SEITENAUSZUG:
● ● ● ● ●

Unter den zahllosen Varianten, die seit 1781 zu den Abenteuern des Lügenbarons erschienen, hat die umfangreichste und eigenwilligste Karl Immermann mit seinem 1838 und 1839 erschienenen Roman Münchhausen geliefert. Der 1796 geborene Immermann führte eine bürgerliche Juristenexistenz, die ihn von Münster über Magdeburg nach Düsseldorf führte, wo er zugleich als Theaterintendant fungierte. Als Autor war er ungemein fruchtbar und vielseitig. Privat spannte er dem Kriegshelden Lützow, der sich mehr für die wilde, verwegene Jagd interessierte als für die feineren Interessen seiner Frau, diese aus und lebte fortan mit der acht Jahre älteren Gräfin unverheiratet zusammen, bis er 1838 die 19-jährige Marianne Niemeyer vorzog, heiratete, schwängerte – und 1840 starb. Karl Immermann war zwar ein literarischer Star seiner Zeit, aber den Nachruhm seines Romans konnte er nicht mehr einheimsen.
Bürgerlektüre bis zur Nazizeit
Sein Münchhausen war zudem ziemlich schief gelagert im Lauf der Zeit. Waren die Zeitgenossen zunächst von den furiosen Einfällen, den Anspielungskaskaden und satirischen Streichen, dem turbulenten Hin und Her rund um die titelgebende Figur auf dem Schloss „Schnick-Schnack-Schnurr“ des Barons „Schnuck-Puckelig-Erbsenscheucher“ (diese Namen sind der einzige doofe Einfall des Romans) begeistert, so verschob sich das Interesse bald zu der im Roman eingebauten Gegenwelt des münsterländischen Oberhofs mit seiner biderben Figur des Hofschulzen – eine Art Bürgermeister und Inbegriff bäuerlicher Autonomie –, und alsbald wurden die entsprechenden Teile herausgegriffen. Immer wieder separat veröffentlicht, verdrängten sie fast völlig ihre Herkunft, wurde der Oberhof zur beliebten Bürgerlektüre bis in die Nazizeit hinein, Musterbild teutschbraven Bauerntums.
Nun ist der gesamte Roman in einer mustergültigen Ausgabe wieder zu haben. Und zeigt, wie sehr diese vermeintlich heile Bauernwelt selbst eine Illusion ist, eine Wunschfiguration aus jener anderen Welt, für die Münchhausen und die anderen Teile des Romans stehen – eine Welt des Wandels, der Unbeständigkeit, Orientierungslosigkeit und Überforderung – vor allem durch Information. Der Schlossherr ist nämlich den Journalen so verfallen wie wir den Informationsangeboten zwischen Zeitungen, Podcasts, Fernsehen, sogenannten sozialen Medien und so fort. Er tritt einem „Journalzirkel“ bei, der sämtliche Zeitungen und Zeitschriften zur Verfügung stellt, samt „Lesefrüchten“ und Extrakten aus den Lesefrüchten, Wissen und Meinungen aus allen Gebieten der Welt, der Politik wie der Wissenschaften. Also ähnlich wie bei dem Onlineformat Perlentaucher.

● ● ● ● ●

AUFGABEN:
• 1. Schreiben Sie aus dem Text über Immermanns Münchhausen die Passage ab, die mit „Nun ist der“ beginnt und bis einschließlich „dem Onlineformat Perlentaucher.“ reicht.
• 2. Fassen Sie den Text über Immermanns Münchhausen in zwei Sätzen zusammen.
• 3. Geben Sie für jede der folgenden Aussagen an, ob sie mit dem Text über Immermanns Münchhausen übereinstimmt, und belegen Sie Ihr Ja oder Nein mit einem wörtlichen Zitat daraus: (a) Immermann war in Düsseldorf auch Theaterintendant. (b) Immermann starb im Jahr 1838. (c) Der Text hält die Namen von Schloss und Baron für einen gelungenen Einfall des Romans.

● ● ● ● ●

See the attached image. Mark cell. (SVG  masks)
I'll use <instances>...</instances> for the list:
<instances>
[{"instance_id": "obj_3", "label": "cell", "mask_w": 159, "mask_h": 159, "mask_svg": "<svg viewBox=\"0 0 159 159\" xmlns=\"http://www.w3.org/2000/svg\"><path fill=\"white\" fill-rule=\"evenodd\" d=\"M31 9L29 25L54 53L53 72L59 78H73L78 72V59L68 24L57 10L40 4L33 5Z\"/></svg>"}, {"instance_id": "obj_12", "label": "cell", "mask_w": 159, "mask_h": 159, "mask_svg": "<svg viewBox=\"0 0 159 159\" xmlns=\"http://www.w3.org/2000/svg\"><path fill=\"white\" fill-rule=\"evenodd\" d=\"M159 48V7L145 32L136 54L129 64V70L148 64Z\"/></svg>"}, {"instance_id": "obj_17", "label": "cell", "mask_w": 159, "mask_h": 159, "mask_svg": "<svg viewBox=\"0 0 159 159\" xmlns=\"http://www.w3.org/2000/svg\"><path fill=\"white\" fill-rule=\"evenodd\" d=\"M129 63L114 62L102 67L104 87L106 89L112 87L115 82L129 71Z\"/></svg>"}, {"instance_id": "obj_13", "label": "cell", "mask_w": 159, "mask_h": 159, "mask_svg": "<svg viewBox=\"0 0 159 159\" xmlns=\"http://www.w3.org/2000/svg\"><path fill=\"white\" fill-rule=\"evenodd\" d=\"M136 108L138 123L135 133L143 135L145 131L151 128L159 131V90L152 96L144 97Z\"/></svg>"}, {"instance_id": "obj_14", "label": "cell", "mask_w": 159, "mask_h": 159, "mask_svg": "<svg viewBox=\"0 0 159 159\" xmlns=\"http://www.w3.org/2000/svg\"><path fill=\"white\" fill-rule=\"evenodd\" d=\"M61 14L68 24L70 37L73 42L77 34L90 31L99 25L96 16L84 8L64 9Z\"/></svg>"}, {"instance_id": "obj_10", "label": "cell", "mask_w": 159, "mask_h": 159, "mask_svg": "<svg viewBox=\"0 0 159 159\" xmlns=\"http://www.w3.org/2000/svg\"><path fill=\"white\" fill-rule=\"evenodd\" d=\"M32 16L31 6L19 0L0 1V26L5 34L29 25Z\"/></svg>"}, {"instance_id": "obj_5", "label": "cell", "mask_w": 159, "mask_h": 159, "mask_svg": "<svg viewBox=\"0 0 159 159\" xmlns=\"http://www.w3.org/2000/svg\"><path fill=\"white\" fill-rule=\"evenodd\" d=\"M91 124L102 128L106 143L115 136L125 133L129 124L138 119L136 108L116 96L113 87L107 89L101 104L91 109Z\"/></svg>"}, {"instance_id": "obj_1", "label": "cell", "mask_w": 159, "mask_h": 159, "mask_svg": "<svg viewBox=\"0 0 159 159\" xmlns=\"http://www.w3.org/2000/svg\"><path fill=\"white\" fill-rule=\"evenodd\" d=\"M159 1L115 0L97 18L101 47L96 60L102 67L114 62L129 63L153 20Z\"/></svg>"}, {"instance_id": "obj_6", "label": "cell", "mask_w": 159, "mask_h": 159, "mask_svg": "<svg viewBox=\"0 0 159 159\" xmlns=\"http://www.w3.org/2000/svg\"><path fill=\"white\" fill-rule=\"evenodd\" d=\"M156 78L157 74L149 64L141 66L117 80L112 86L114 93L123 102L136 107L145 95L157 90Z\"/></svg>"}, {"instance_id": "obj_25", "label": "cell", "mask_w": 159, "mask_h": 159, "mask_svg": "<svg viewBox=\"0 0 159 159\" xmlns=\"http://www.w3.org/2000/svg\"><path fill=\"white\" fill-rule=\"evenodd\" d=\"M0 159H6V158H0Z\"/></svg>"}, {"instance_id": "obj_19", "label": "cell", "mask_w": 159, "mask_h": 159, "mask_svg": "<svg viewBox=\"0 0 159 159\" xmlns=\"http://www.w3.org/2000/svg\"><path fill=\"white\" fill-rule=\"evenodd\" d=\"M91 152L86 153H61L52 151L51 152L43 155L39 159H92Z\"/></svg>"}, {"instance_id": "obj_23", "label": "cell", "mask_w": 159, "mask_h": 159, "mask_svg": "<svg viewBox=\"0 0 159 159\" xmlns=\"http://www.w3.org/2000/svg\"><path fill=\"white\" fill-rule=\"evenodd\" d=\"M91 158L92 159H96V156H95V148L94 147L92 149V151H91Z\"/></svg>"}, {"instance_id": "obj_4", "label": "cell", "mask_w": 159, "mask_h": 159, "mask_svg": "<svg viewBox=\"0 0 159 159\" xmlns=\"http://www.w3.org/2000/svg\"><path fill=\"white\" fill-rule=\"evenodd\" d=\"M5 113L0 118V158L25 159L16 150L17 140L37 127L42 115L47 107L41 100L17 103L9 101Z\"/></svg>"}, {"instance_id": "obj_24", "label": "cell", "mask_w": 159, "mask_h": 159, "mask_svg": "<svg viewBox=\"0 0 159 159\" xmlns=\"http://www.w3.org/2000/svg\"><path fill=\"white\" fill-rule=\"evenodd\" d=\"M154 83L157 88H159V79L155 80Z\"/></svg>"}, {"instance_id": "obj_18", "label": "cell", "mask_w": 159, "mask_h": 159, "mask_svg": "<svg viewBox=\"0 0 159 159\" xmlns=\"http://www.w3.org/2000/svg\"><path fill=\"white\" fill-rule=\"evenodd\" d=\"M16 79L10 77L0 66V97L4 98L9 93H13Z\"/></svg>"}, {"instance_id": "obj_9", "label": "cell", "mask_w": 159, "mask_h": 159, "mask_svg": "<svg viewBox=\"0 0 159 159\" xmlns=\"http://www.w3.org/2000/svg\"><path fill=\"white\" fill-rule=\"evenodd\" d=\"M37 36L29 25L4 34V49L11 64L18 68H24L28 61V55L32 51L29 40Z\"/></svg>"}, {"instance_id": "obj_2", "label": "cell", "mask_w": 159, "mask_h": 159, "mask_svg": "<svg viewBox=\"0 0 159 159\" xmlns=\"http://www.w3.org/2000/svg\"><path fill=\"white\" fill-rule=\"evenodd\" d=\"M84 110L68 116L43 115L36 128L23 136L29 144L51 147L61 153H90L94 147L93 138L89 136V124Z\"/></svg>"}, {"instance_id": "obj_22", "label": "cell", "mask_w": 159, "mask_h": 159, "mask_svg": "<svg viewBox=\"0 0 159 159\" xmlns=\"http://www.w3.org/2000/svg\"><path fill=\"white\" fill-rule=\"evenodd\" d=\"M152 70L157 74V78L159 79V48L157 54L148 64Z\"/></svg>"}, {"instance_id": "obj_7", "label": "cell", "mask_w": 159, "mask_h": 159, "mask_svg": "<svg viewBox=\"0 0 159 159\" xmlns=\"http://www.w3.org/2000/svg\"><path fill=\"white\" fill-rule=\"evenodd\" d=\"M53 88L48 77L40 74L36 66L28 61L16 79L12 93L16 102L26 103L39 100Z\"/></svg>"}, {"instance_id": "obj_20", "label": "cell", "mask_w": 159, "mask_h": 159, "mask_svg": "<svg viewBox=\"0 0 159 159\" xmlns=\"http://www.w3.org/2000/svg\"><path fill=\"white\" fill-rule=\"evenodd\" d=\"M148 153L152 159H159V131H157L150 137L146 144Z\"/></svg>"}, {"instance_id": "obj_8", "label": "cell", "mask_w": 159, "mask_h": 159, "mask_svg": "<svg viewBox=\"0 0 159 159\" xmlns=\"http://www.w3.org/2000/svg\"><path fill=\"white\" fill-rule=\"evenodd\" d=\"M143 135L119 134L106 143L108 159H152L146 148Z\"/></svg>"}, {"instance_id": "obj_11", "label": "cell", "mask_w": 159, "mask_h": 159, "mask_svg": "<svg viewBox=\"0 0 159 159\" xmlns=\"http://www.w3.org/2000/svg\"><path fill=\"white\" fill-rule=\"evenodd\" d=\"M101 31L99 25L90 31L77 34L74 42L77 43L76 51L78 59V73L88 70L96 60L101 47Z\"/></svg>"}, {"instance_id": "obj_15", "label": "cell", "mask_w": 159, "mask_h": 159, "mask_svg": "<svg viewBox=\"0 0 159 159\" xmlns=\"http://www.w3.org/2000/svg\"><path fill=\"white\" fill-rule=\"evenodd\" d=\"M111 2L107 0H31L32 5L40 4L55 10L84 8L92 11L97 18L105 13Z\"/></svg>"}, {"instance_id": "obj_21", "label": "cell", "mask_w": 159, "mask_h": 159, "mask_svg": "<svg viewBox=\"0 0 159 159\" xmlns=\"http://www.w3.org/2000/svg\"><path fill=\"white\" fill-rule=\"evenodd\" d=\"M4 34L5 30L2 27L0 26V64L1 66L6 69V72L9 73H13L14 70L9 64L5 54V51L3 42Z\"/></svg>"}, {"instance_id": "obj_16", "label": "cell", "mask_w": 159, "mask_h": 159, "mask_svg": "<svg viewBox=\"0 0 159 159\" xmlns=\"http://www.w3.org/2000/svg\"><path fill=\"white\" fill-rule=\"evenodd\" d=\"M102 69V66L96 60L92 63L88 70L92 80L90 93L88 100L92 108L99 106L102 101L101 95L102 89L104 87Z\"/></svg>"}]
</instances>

● ● ● ● ●

ANTWORTEN:
• 1.
Nun ist der gesamte Roman in einer mustergültigen Ausgabe wieder zu haben. Und zeigt, wie sehr diese vermeintlich heile Bauernwelt selbst eine Illusion ist, eine Wunschfiguration aus jener anderen Welt, für die Münchhausen und die anderen Teile des Romans stehen – eine Welt des Wandels, der Unbeständigkeit, Orientierungslosigkeit und Überforderung – vor allem durch Information. Der Schlossherr ist nämlich den Journalen so verfallen wie wir den Informationsangeboten zwischen Zeitungen, Podcasts, Fernsehen, sogenannten sozialen Medien und so fort. Er tritt einem „Journalzirkel“ bei, der sämtliche Zeitungen und Zeitschriften zur Verfügung stellt, samt „Lesefrüchten“ und Extrakten aus den Lesefrüchten, Wissen und Meinungen aus allen Gebieten der Welt, der Politik wie der Wissenschaften. Also ähnlich wie bei dem Onlineformat Perlentaucher.

• 2. Karl Immermann lieferte mit seinem 1838 und 1839 erschienenen Roman Münchhausen die umfangreichste und eigenwilligste Variante der Abenteuer des Lügenbarons, doch das Interesse verschob sich bald auf die eingebauten Oberhof-Teile, die separat veröffentlicht bis in die Nazizeit zur beliebten Bürgerlektüre wurden. Die nun wieder erhältliche mustergültige Ausgabe des gesamten Romans zeigt, dass diese vermeintlich heile Bauernwelt selbst eine Illusion ist, eine Wunschfiguration aus einer Welt des Wandels und der Überforderung vor allem durch Information.

• 3.
(a) Ja: „wo er zugleich als Theaterintendant fungierte“
(b) Nein: „schwängerte – und 1840 starb“
(c) Nein: „diese Namen sind der einzige doofe Einfall des Romans“